Atlantic Canada’s Offshore Fields

It has proven to be an ever-changing and expanding industry that has presented the promise of future opportunities for the country and transformed the face of Atlantic Canada. “It” is, of course, the region’s offshore oil and gas industry, an industry that has pumped billions of dollars into the Canadian economy and provided thousands of employment opportunities both federally and provincially.

Canada’s first offshore well was drilled between 1943 and 1945 in eight metres of water, 13 kilometres off Prince Edward Island. Hillsborough No. 1 was drilled from an artificial island made of wood cribbing, rock and concrete, and reached a depth of 4,479 meters before it was abandoned without encountering oil or natural gas. A half-century of effort was invested before the first commercial quantities of crude oil were produced off Nova Scotia in 1992 from the Cohasset-Panuke project.

Nearly 20 years later, offshore petroleum development is considered one of the fastest growing sectors in the country. To date, there are four major oil fields currently producing in the Atlantic Canada offshore and the future is brighter than ever before.

The past fiscal year has brought many changes and new discoveries for the oil and gas industry. Here are a few of the year’s highlights.

Hibernia

It is the foundation of the Newfoundland and Labrador oil and gas industry, an industry which is powering the provincial economy. The Hibernia oilfield is located in the Jeanne d’Arc Basin on the Grand Banks, about 315 km east-southeast of St. John’s. As the oldest and largest operating field, the $5.8-billion development is now considered the crown jewel of the industry.
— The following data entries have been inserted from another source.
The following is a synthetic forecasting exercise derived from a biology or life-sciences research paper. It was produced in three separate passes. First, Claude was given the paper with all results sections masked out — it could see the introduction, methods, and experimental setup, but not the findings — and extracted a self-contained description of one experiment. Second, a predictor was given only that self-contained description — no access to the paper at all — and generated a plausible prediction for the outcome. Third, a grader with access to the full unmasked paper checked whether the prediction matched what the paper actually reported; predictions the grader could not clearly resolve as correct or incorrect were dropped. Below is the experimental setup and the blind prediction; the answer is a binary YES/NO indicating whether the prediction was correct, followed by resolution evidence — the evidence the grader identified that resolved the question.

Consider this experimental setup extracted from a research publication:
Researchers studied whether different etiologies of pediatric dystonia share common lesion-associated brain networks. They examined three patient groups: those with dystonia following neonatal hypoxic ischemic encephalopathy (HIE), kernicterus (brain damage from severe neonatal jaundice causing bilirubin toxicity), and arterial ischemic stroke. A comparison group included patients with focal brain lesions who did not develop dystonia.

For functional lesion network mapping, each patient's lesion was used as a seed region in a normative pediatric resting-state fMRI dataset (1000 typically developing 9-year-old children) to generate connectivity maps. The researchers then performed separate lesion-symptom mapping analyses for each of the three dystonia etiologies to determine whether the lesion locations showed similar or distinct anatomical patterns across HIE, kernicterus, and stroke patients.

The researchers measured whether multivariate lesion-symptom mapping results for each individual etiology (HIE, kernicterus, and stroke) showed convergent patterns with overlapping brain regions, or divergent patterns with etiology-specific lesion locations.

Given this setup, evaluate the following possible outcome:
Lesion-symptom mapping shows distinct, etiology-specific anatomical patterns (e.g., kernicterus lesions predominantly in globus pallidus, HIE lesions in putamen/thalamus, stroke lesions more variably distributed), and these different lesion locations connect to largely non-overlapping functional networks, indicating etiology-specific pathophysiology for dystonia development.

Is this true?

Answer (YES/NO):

Early engineering analyses concluded that the most appropriate drilling platform for the field would be in the form of a gravity base structure (GBS) because the Hibernia field is located in an environment that is subject to extreme weather conditions consisting of thick fog, rogue waves, hurricanes and nor’easter winter storms.

When development of the oilfield was approved in 1986, it was estimated to contain 522 million barrels of recoverable crude. The Canada-Newfoundland and Labrador Offshore Petroleum Board listed the total oil field production at 736.1-million barrels as of March 2011. The update also listed the estimated reserves as being 1.395 billion barrels of oil.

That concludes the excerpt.